Tem sido cansativo, doloroso e amargurante viver essas últimas semanas. Quando me pediram para escrever um texto sobre esses últimos tempos, eu pensei seriamente que não seria capaz, ainda penso, na verdade. Escrever sobre uma ferida que sangra parece tão fora de propósito, afinal, o mais importante é fechar e tratar do corte por onde se esvai a vida, não? Mas e quando não parece haver uma forma de fechar essa ferida? Quando todos os dias, semanas, meses, anos o que te feriu parece entrar cada vez mais fundo na carne?
Racismo não deixa a ferida fechar. As vidas perdidas, sejam elas pela violência policial, sejam pelos danos psicológicos que ele nos causa são a mais vil das facetas desse mal que nos atormenta a centenas de anos.

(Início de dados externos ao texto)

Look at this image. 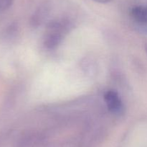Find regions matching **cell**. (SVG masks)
Returning <instances> with one entry per match:
<instances>
[{"label":"cell","mask_w":147,"mask_h":147,"mask_svg":"<svg viewBox=\"0 0 147 147\" xmlns=\"http://www.w3.org/2000/svg\"><path fill=\"white\" fill-rule=\"evenodd\" d=\"M14 3V0H0V12L8 10Z\"/></svg>","instance_id":"obj_4"},{"label":"cell","mask_w":147,"mask_h":147,"mask_svg":"<svg viewBox=\"0 0 147 147\" xmlns=\"http://www.w3.org/2000/svg\"><path fill=\"white\" fill-rule=\"evenodd\" d=\"M146 53H147V44L146 45Z\"/></svg>","instance_id":"obj_6"},{"label":"cell","mask_w":147,"mask_h":147,"mask_svg":"<svg viewBox=\"0 0 147 147\" xmlns=\"http://www.w3.org/2000/svg\"><path fill=\"white\" fill-rule=\"evenodd\" d=\"M93 1H96L98 3H102V4H105V3H109L112 0H93Z\"/></svg>","instance_id":"obj_5"},{"label":"cell","mask_w":147,"mask_h":147,"mask_svg":"<svg viewBox=\"0 0 147 147\" xmlns=\"http://www.w3.org/2000/svg\"><path fill=\"white\" fill-rule=\"evenodd\" d=\"M104 100L108 110L114 115H120L123 112V104L119 93L114 90H109L105 93Z\"/></svg>","instance_id":"obj_2"},{"label":"cell","mask_w":147,"mask_h":147,"mask_svg":"<svg viewBox=\"0 0 147 147\" xmlns=\"http://www.w3.org/2000/svg\"><path fill=\"white\" fill-rule=\"evenodd\" d=\"M131 16L138 27L147 33V7L136 6L133 7L131 11Z\"/></svg>","instance_id":"obj_3"},{"label":"cell","mask_w":147,"mask_h":147,"mask_svg":"<svg viewBox=\"0 0 147 147\" xmlns=\"http://www.w3.org/2000/svg\"><path fill=\"white\" fill-rule=\"evenodd\" d=\"M68 22L63 20L51 22L45 32V46L48 49L57 47L68 31Z\"/></svg>","instance_id":"obj_1"}]
</instances>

Pode parecer até batido usar a escravidão como explicação para o que estamos vivendo, só que não falar sobre escravidão é apagar 300 anos de morte, tortura, sequestro e desumanização que ‘acabou’ a menos da metade do tempo que durou.

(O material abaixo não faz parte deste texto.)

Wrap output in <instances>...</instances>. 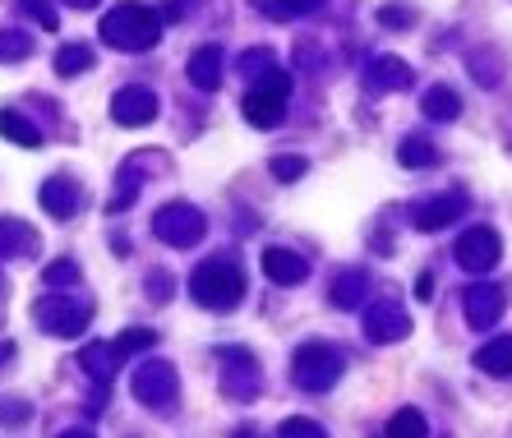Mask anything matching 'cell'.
<instances>
[{
	"label": "cell",
	"instance_id": "21",
	"mask_svg": "<svg viewBox=\"0 0 512 438\" xmlns=\"http://www.w3.org/2000/svg\"><path fill=\"white\" fill-rule=\"evenodd\" d=\"M116 365H120V356L111 342H93V346H84V356H79V369H88L93 383H111L116 379Z\"/></svg>",
	"mask_w": 512,
	"mask_h": 438
},
{
	"label": "cell",
	"instance_id": "16",
	"mask_svg": "<svg viewBox=\"0 0 512 438\" xmlns=\"http://www.w3.org/2000/svg\"><path fill=\"white\" fill-rule=\"evenodd\" d=\"M37 231L19 217H0V259H33L37 254Z\"/></svg>",
	"mask_w": 512,
	"mask_h": 438
},
{
	"label": "cell",
	"instance_id": "43",
	"mask_svg": "<svg viewBox=\"0 0 512 438\" xmlns=\"http://www.w3.org/2000/svg\"><path fill=\"white\" fill-rule=\"evenodd\" d=\"M240 438H250V434H240Z\"/></svg>",
	"mask_w": 512,
	"mask_h": 438
},
{
	"label": "cell",
	"instance_id": "40",
	"mask_svg": "<svg viewBox=\"0 0 512 438\" xmlns=\"http://www.w3.org/2000/svg\"><path fill=\"white\" fill-rule=\"evenodd\" d=\"M10 360H14V346L5 342V346H0V365H10Z\"/></svg>",
	"mask_w": 512,
	"mask_h": 438
},
{
	"label": "cell",
	"instance_id": "29",
	"mask_svg": "<svg viewBox=\"0 0 512 438\" xmlns=\"http://www.w3.org/2000/svg\"><path fill=\"white\" fill-rule=\"evenodd\" d=\"M79 263L74 259H56V263H47V268H42V282L51 286V291H56V286H79Z\"/></svg>",
	"mask_w": 512,
	"mask_h": 438
},
{
	"label": "cell",
	"instance_id": "2",
	"mask_svg": "<svg viewBox=\"0 0 512 438\" xmlns=\"http://www.w3.org/2000/svg\"><path fill=\"white\" fill-rule=\"evenodd\" d=\"M102 42L116 51H130V56L153 51L162 42V14H153L139 0H120L116 10L102 19Z\"/></svg>",
	"mask_w": 512,
	"mask_h": 438
},
{
	"label": "cell",
	"instance_id": "15",
	"mask_svg": "<svg viewBox=\"0 0 512 438\" xmlns=\"http://www.w3.org/2000/svg\"><path fill=\"white\" fill-rule=\"evenodd\" d=\"M462 213H466V194H439V199H429L416 208V226L420 231H443V226H453Z\"/></svg>",
	"mask_w": 512,
	"mask_h": 438
},
{
	"label": "cell",
	"instance_id": "19",
	"mask_svg": "<svg viewBox=\"0 0 512 438\" xmlns=\"http://www.w3.org/2000/svg\"><path fill=\"white\" fill-rule=\"evenodd\" d=\"M190 83L199 88V93H213V88H222V47H199L190 56Z\"/></svg>",
	"mask_w": 512,
	"mask_h": 438
},
{
	"label": "cell",
	"instance_id": "39",
	"mask_svg": "<svg viewBox=\"0 0 512 438\" xmlns=\"http://www.w3.org/2000/svg\"><path fill=\"white\" fill-rule=\"evenodd\" d=\"M286 5H291V14H296V10H314L319 0H286Z\"/></svg>",
	"mask_w": 512,
	"mask_h": 438
},
{
	"label": "cell",
	"instance_id": "8",
	"mask_svg": "<svg viewBox=\"0 0 512 438\" xmlns=\"http://www.w3.org/2000/svg\"><path fill=\"white\" fill-rule=\"evenodd\" d=\"M406 332H411V314H406L402 300L397 296L370 300V309H365V337L374 346H393V342H402Z\"/></svg>",
	"mask_w": 512,
	"mask_h": 438
},
{
	"label": "cell",
	"instance_id": "18",
	"mask_svg": "<svg viewBox=\"0 0 512 438\" xmlns=\"http://www.w3.org/2000/svg\"><path fill=\"white\" fill-rule=\"evenodd\" d=\"M365 296H370V273H365V268H346V273H337L333 286H328V300H333L337 309H360Z\"/></svg>",
	"mask_w": 512,
	"mask_h": 438
},
{
	"label": "cell",
	"instance_id": "4",
	"mask_svg": "<svg viewBox=\"0 0 512 438\" xmlns=\"http://www.w3.org/2000/svg\"><path fill=\"white\" fill-rule=\"evenodd\" d=\"M33 323L47 337H79V332H88V323H93V300H84V296H42L33 305Z\"/></svg>",
	"mask_w": 512,
	"mask_h": 438
},
{
	"label": "cell",
	"instance_id": "37",
	"mask_svg": "<svg viewBox=\"0 0 512 438\" xmlns=\"http://www.w3.org/2000/svg\"><path fill=\"white\" fill-rule=\"evenodd\" d=\"M254 10H263L268 19H291V5H286V0H254Z\"/></svg>",
	"mask_w": 512,
	"mask_h": 438
},
{
	"label": "cell",
	"instance_id": "30",
	"mask_svg": "<svg viewBox=\"0 0 512 438\" xmlns=\"http://www.w3.org/2000/svg\"><path fill=\"white\" fill-rule=\"evenodd\" d=\"M153 342H157V332H148V328H125L111 346H116V356L125 360V356H134V351H148Z\"/></svg>",
	"mask_w": 512,
	"mask_h": 438
},
{
	"label": "cell",
	"instance_id": "25",
	"mask_svg": "<svg viewBox=\"0 0 512 438\" xmlns=\"http://www.w3.org/2000/svg\"><path fill=\"white\" fill-rule=\"evenodd\" d=\"M397 157H402V166H416V171L439 166V148H434L429 139H420V134H406L402 148H397Z\"/></svg>",
	"mask_w": 512,
	"mask_h": 438
},
{
	"label": "cell",
	"instance_id": "7",
	"mask_svg": "<svg viewBox=\"0 0 512 438\" xmlns=\"http://www.w3.org/2000/svg\"><path fill=\"white\" fill-rule=\"evenodd\" d=\"M130 392L143 406H171L180 392L176 365H167V360H139V365H134V379H130Z\"/></svg>",
	"mask_w": 512,
	"mask_h": 438
},
{
	"label": "cell",
	"instance_id": "13",
	"mask_svg": "<svg viewBox=\"0 0 512 438\" xmlns=\"http://www.w3.org/2000/svg\"><path fill=\"white\" fill-rule=\"evenodd\" d=\"M411 65H406L402 56H374L370 70H365V88L370 93H402V88H411Z\"/></svg>",
	"mask_w": 512,
	"mask_h": 438
},
{
	"label": "cell",
	"instance_id": "26",
	"mask_svg": "<svg viewBox=\"0 0 512 438\" xmlns=\"http://www.w3.org/2000/svg\"><path fill=\"white\" fill-rule=\"evenodd\" d=\"M33 37L24 28H0V65H14V60H28L33 56Z\"/></svg>",
	"mask_w": 512,
	"mask_h": 438
},
{
	"label": "cell",
	"instance_id": "35",
	"mask_svg": "<svg viewBox=\"0 0 512 438\" xmlns=\"http://www.w3.org/2000/svg\"><path fill=\"white\" fill-rule=\"evenodd\" d=\"M379 24L383 28H411V24H416V10H411V5H383Z\"/></svg>",
	"mask_w": 512,
	"mask_h": 438
},
{
	"label": "cell",
	"instance_id": "42",
	"mask_svg": "<svg viewBox=\"0 0 512 438\" xmlns=\"http://www.w3.org/2000/svg\"><path fill=\"white\" fill-rule=\"evenodd\" d=\"M60 438H93V434H88V429H65Z\"/></svg>",
	"mask_w": 512,
	"mask_h": 438
},
{
	"label": "cell",
	"instance_id": "28",
	"mask_svg": "<svg viewBox=\"0 0 512 438\" xmlns=\"http://www.w3.org/2000/svg\"><path fill=\"white\" fill-rule=\"evenodd\" d=\"M84 70H93V51H88V47H79V42H74V47H60L56 51V74H60V79H74V74H84Z\"/></svg>",
	"mask_w": 512,
	"mask_h": 438
},
{
	"label": "cell",
	"instance_id": "33",
	"mask_svg": "<svg viewBox=\"0 0 512 438\" xmlns=\"http://www.w3.org/2000/svg\"><path fill=\"white\" fill-rule=\"evenodd\" d=\"M24 14L28 19H37V28H47V33H56L60 28V14L51 0H24Z\"/></svg>",
	"mask_w": 512,
	"mask_h": 438
},
{
	"label": "cell",
	"instance_id": "1",
	"mask_svg": "<svg viewBox=\"0 0 512 438\" xmlns=\"http://www.w3.org/2000/svg\"><path fill=\"white\" fill-rule=\"evenodd\" d=\"M190 296L213 314H231L245 296V268L236 263V254H217V259H203L190 277Z\"/></svg>",
	"mask_w": 512,
	"mask_h": 438
},
{
	"label": "cell",
	"instance_id": "41",
	"mask_svg": "<svg viewBox=\"0 0 512 438\" xmlns=\"http://www.w3.org/2000/svg\"><path fill=\"white\" fill-rule=\"evenodd\" d=\"M65 5H74V10H93L97 0H65Z\"/></svg>",
	"mask_w": 512,
	"mask_h": 438
},
{
	"label": "cell",
	"instance_id": "24",
	"mask_svg": "<svg viewBox=\"0 0 512 438\" xmlns=\"http://www.w3.org/2000/svg\"><path fill=\"white\" fill-rule=\"evenodd\" d=\"M420 107H425L429 120H457V116H462V97H457L453 88H443V83H439V88H429V93H425V102H420Z\"/></svg>",
	"mask_w": 512,
	"mask_h": 438
},
{
	"label": "cell",
	"instance_id": "36",
	"mask_svg": "<svg viewBox=\"0 0 512 438\" xmlns=\"http://www.w3.org/2000/svg\"><path fill=\"white\" fill-rule=\"evenodd\" d=\"M273 176L277 180H300L305 176V157H273Z\"/></svg>",
	"mask_w": 512,
	"mask_h": 438
},
{
	"label": "cell",
	"instance_id": "17",
	"mask_svg": "<svg viewBox=\"0 0 512 438\" xmlns=\"http://www.w3.org/2000/svg\"><path fill=\"white\" fill-rule=\"evenodd\" d=\"M37 199H42V208H47L51 217H74L79 213V203H84V194H79V185H74L70 176H51Z\"/></svg>",
	"mask_w": 512,
	"mask_h": 438
},
{
	"label": "cell",
	"instance_id": "38",
	"mask_svg": "<svg viewBox=\"0 0 512 438\" xmlns=\"http://www.w3.org/2000/svg\"><path fill=\"white\" fill-rule=\"evenodd\" d=\"M416 296H420V300H434V277H429V273L416 282Z\"/></svg>",
	"mask_w": 512,
	"mask_h": 438
},
{
	"label": "cell",
	"instance_id": "10",
	"mask_svg": "<svg viewBox=\"0 0 512 438\" xmlns=\"http://www.w3.org/2000/svg\"><path fill=\"white\" fill-rule=\"evenodd\" d=\"M503 309H508V291L494 286V282H476V286H466L462 291V314L476 332L494 328V323L503 319Z\"/></svg>",
	"mask_w": 512,
	"mask_h": 438
},
{
	"label": "cell",
	"instance_id": "23",
	"mask_svg": "<svg viewBox=\"0 0 512 438\" xmlns=\"http://www.w3.org/2000/svg\"><path fill=\"white\" fill-rule=\"evenodd\" d=\"M120 190L107 199V213H125L134 199H139V157H130V162L120 166V176H116Z\"/></svg>",
	"mask_w": 512,
	"mask_h": 438
},
{
	"label": "cell",
	"instance_id": "22",
	"mask_svg": "<svg viewBox=\"0 0 512 438\" xmlns=\"http://www.w3.org/2000/svg\"><path fill=\"white\" fill-rule=\"evenodd\" d=\"M0 134L10 143H19V148H42V130H37L24 111H0Z\"/></svg>",
	"mask_w": 512,
	"mask_h": 438
},
{
	"label": "cell",
	"instance_id": "20",
	"mask_svg": "<svg viewBox=\"0 0 512 438\" xmlns=\"http://www.w3.org/2000/svg\"><path fill=\"white\" fill-rule=\"evenodd\" d=\"M476 369L489 379H512V337H489L476 351Z\"/></svg>",
	"mask_w": 512,
	"mask_h": 438
},
{
	"label": "cell",
	"instance_id": "32",
	"mask_svg": "<svg viewBox=\"0 0 512 438\" xmlns=\"http://www.w3.org/2000/svg\"><path fill=\"white\" fill-rule=\"evenodd\" d=\"M277 438H328V434H323L319 420H305V415H296V420H282V425H277Z\"/></svg>",
	"mask_w": 512,
	"mask_h": 438
},
{
	"label": "cell",
	"instance_id": "14",
	"mask_svg": "<svg viewBox=\"0 0 512 438\" xmlns=\"http://www.w3.org/2000/svg\"><path fill=\"white\" fill-rule=\"evenodd\" d=\"M263 277L277 282V286H300L305 277H310V263L300 259L296 249L273 245V249H263Z\"/></svg>",
	"mask_w": 512,
	"mask_h": 438
},
{
	"label": "cell",
	"instance_id": "3",
	"mask_svg": "<svg viewBox=\"0 0 512 438\" xmlns=\"http://www.w3.org/2000/svg\"><path fill=\"white\" fill-rule=\"evenodd\" d=\"M342 369H346V360L337 346L305 342L296 356H291V383H296L300 392H328L337 379H342Z\"/></svg>",
	"mask_w": 512,
	"mask_h": 438
},
{
	"label": "cell",
	"instance_id": "31",
	"mask_svg": "<svg viewBox=\"0 0 512 438\" xmlns=\"http://www.w3.org/2000/svg\"><path fill=\"white\" fill-rule=\"evenodd\" d=\"M33 420V406L24 402V397H0V425L5 429H19Z\"/></svg>",
	"mask_w": 512,
	"mask_h": 438
},
{
	"label": "cell",
	"instance_id": "11",
	"mask_svg": "<svg viewBox=\"0 0 512 438\" xmlns=\"http://www.w3.org/2000/svg\"><path fill=\"white\" fill-rule=\"evenodd\" d=\"M457 263H462L466 273H489L494 263L503 259V240L494 226H471L462 240H457Z\"/></svg>",
	"mask_w": 512,
	"mask_h": 438
},
{
	"label": "cell",
	"instance_id": "5",
	"mask_svg": "<svg viewBox=\"0 0 512 438\" xmlns=\"http://www.w3.org/2000/svg\"><path fill=\"white\" fill-rule=\"evenodd\" d=\"M259 88H254L250 97H245V120H250L254 130H277L286 120V93H291V74L286 70H268L259 74Z\"/></svg>",
	"mask_w": 512,
	"mask_h": 438
},
{
	"label": "cell",
	"instance_id": "27",
	"mask_svg": "<svg viewBox=\"0 0 512 438\" xmlns=\"http://www.w3.org/2000/svg\"><path fill=\"white\" fill-rule=\"evenodd\" d=\"M425 434H429V425L416 406H402V411L388 420V438H425Z\"/></svg>",
	"mask_w": 512,
	"mask_h": 438
},
{
	"label": "cell",
	"instance_id": "9",
	"mask_svg": "<svg viewBox=\"0 0 512 438\" xmlns=\"http://www.w3.org/2000/svg\"><path fill=\"white\" fill-rule=\"evenodd\" d=\"M217 365H222V392H227V397L250 402L254 392H259V360H254L245 346H222V351H217Z\"/></svg>",
	"mask_w": 512,
	"mask_h": 438
},
{
	"label": "cell",
	"instance_id": "34",
	"mask_svg": "<svg viewBox=\"0 0 512 438\" xmlns=\"http://www.w3.org/2000/svg\"><path fill=\"white\" fill-rule=\"evenodd\" d=\"M273 70V51H245V56H240V74H250V79H259V74H268Z\"/></svg>",
	"mask_w": 512,
	"mask_h": 438
},
{
	"label": "cell",
	"instance_id": "12",
	"mask_svg": "<svg viewBox=\"0 0 512 438\" xmlns=\"http://www.w3.org/2000/svg\"><path fill=\"white\" fill-rule=\"evenodd\" d=\"M111 120L116 125H125V130H139V125H153L157 120V93L153 88H120L116 97H111Z\"/></svg>",
	"mask_w": 512,
	"mask_h": 438
},
{
	"label": "cell",
	"instance_id": "6",
	"mask_svg": "<svg viewBox=\"0 0 512 438\" xmlns=\"http://www.w3.org/2000/svg\"><path fill=\"white\" fill-rule=\"evenodd\" d=\"M153 236L171 249H194L208 236V217L194 203H162L153 213Z\"/></svg>",
	"mask_w": 512,
	"mask_h": 438
}]
</instances>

Mas nesse texto eu não quero falar sobre o que sofremos a 428 anos, eu quero falar sobre e para aqueles que perpetuam essa violência sobre nossos corpos, quero falar com aqueles que obtêm vantagem com um sistema que nos mantém cativos, nos mantém com medo, nos mantém em silêncio. Branquitude (sim, essa palavra existe), o que estamos exigindo de você pode parecer absurdo e até mesmo cruel do seu ponto de vista, afinal, não foi essa geração que comprou seres humanos, os últimos escravocratas morreram a muito tempo, não é mesmo? Quando a escravidão foi abolida, todos passaram a ser iguais, não é mesmo?
Não, não mesmo, os últimos dias estão aí para provar e se nossas vozes e nossos cartazes e nossos protestos não forem suficientes, olhem a porcentagem das mortes violentas, dos encarceramentos, dos CEO’s, dos juízes, dos jogadores de futebol, das empregadas domésticas. A desigualdade está ali, totalmente exposta e sem vergonha nenhuma da sua nudez. Se você se envergonha dela, faça algo.

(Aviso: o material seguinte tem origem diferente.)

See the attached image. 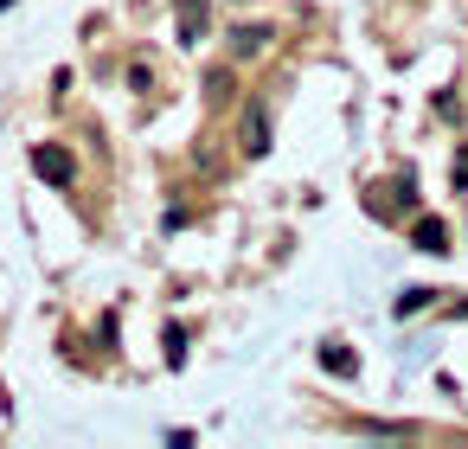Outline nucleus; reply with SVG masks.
Here are the masks:
<instances>
[{
	"mask_svg": "<svg viewBox=\"0 0 468 449\" xmlns=\"http://www.w3.org/2000/svg\"><path fill=\"white\" fill-rule=\"evenodd\" d=\"M33 174L52 180V187H71V180H78V161H71L58 142H39V148H33Z\"/></svg>",
	"mask_w": 468,
	"mask_h": 449,
	"instance_id": "obj_1",
	"label": "nucleus"
},
{
	"mask_svg": "<svg viewBox=\"0 0 468 449\" xmlns=\"http://www.w3.org/2000/svg\"><path fill=\"white\" fill-rule=\"evenodd\" d=\"M180 14V46H199L206 39V0H174Z\"/></svg>",
	"mask_w": 468,
	"mask_h": 449,
	"instance_id": "obj_2",
	"label": "nucleus"
},
{
	"mask_svg": "<svg viewBox=\"0 0 468 449\" xmlns=\"http://www.w3.org/2000/svg\"><path fill=\"white\" fill-rule=\"evenodd\" d=\"M238 135H244V155H263V148H270V116H263V110L250 103V110H244V129H238Z\"/></svg>",
	"mask_w": 468,
	"mask_h": 449,
	"instance_id": "obj_3",
	"label": "nucleus"
},
{
	"mask_svg": "<svg viewBox=\"0 0 468 449\" xmlns=\"http://www.w3.org/2000/svg\"><path fill=\"white\" fill-rule=\"evenodd\" d=\"M410 244H417V251H430V257H442V251H449V225H442V219H417Z\"/></svg>",
	"mask_w": 468,
	"mask_h": 449,
	"instance_id": "obj_4",
	"label": "nucleus"
},
{
	"mask_svg": "<svg viewBox=\"0 0 468 449\" xmlns=\"http://www.w3.org/2000/svg\"><path fill=\"white\" fill-rule=\"evenodd\" d=\"M263 46H270V27H238V33H231V52H238V59H250V52H263Z\"/></svg>",
	"mask_w": 468,
	"mask_h": 449,
	"instance_id": "obj_5",
	"label": "nucleus"
},
{
	"mask_svg": "<svg viewBox=\"0 0 468 449\" xmlns=\"http://www.w3.org/2000/svg\"><path fill=\"white\" fill-rule=\"evenodd\" d=\"M321 366H327L334 379H353V372H359V359H353V353H346L340 340H334V347H321Z\"/></svg>",
	"mask_w": 468,
	"mask_h": 449,
	"instance_id": "obj_6",
	"label": "nucleus"
},
{
	"mask_svg": "<svg viewBox=\"0 0 468 449\" xmlns=\"http://www.w3.org/2000/svg\"><path fill=\"white\" fill-rule=\"evenodd\" d=\"M366 436H410V423H378V417H359Z\"/></svg>",
	"mask_w": 468,
	"mask_h": 449,
	"instance_id": "obj_7",
	"label": "nucleus"
},
{
	"mask_svg": "<svg viewBox=\"0 0 468 449\" xmlns=\"http://www.w3.org/2000/svg\"><path fill=\"white\" fill-rule=\"evenodd\" d=\"M186 359V327H167V366Z\"/></svg>",
	"mask_w": 468,
	"mask_h": 449,
	"instance_id": "obj_8",
	"label": "nucleus"
},
{
	"mask_svg": "<svg viewBox=\"0 0 468 449\" xmlns=\"http://www.w3.org/2000/svg\"><path fill=\"white\" fill-rule=\"evenodd\" d=\"M423 302H430V289H404V295H398V315H417Z\"/></svg>",
	"mask_w": 468,
	"mask_h": 449,
	"instance_id": "obj_9",
	"label": "nucleus"
},
{
	"mask_svg": "<svg viewBox=\"0 0 468 449\" xmlns=\"http://www.w3.org/2000/svg\"><path fill=\"white\" fill-rule=\"evenodd\" d=\"M455 187H462V193H468V148H462V155H455Z\"/></svg>",
	"mask_w": 468,
	"mask_h": 449,
	"instance_id": "obj_10",
	"label": "nucleus"
},
{
	"mask_svg": "<svg viewBox=\"0 0 468 449\" xmlns=\"http://www.w3.org/2000/svg\"><path fill=\"white\" fill-rule=\"evenodd\" d=\"M455 321H468V302H455Z\"/></svg>",
	"mask_w": 468,
	"mask_h": 449,
	"instance_id": "obj_11",
	"label": "nucleus"
},
{
	"mask_svg": "<svg viewBox=\"0 0 468 449\" xmlns=\"http://www.w3.org/2000/svg\"><path fill=\"white\" fill-rule=\"evenodd\" d=\"M0 7H14V0H0Z\"/></svg>",
	"mask_w": 468,
	"mask_h": 449,
	"instance_id": "obj_12",
	"label": "nucleus"
}]
</instances>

E que esse algo não se limite a postar uma frase nas suas redes sociais, eduque-se!
Leia Angela Davis, Frantz Fanon, Grada Kilomba, Djamila Ribeiro, Carolina Maria de Jesus, Ana Maria Gonçalves, Conceição Evaristo, Chimamanda Adichie, Sueli Carneiro e tantos outros e outras que fazem um trabalho incrível em transcrever em palavras, ficcionais ou acadêmicas, aquilo que vivemos todos os dias. Dê oportunidade, é sempre mais fácil escolher a pessoa com o maior currículo e o CEP certo, mas a escolha mais fácil dificilmente é a que irá causar alguma mudança.
Por fim, peço que adote como regra fazer o Teste do Pescoço. Quando chegar em algum lugar, seja um restaurante, o escritório em que você trabalha, lojas que frequenta, ou mesmo grupos de amigos, estique seu pescoço e olhe em volta. Quantos negros estão nesses lugares? E, dos que estão presentes, quantos deles são clientes e quantos são empregados? Quando as respostas não forem satisfatórias, use seus privilégios para fazer algo em relação a essas questões, pergunte, cobre, se posicione.
Todos nós temos muito a ganhar em uma sociedade mais justa e igualitária e, lutando juntos, temos muito mais chances de alcançar a sociedade que desejamos e merecemos.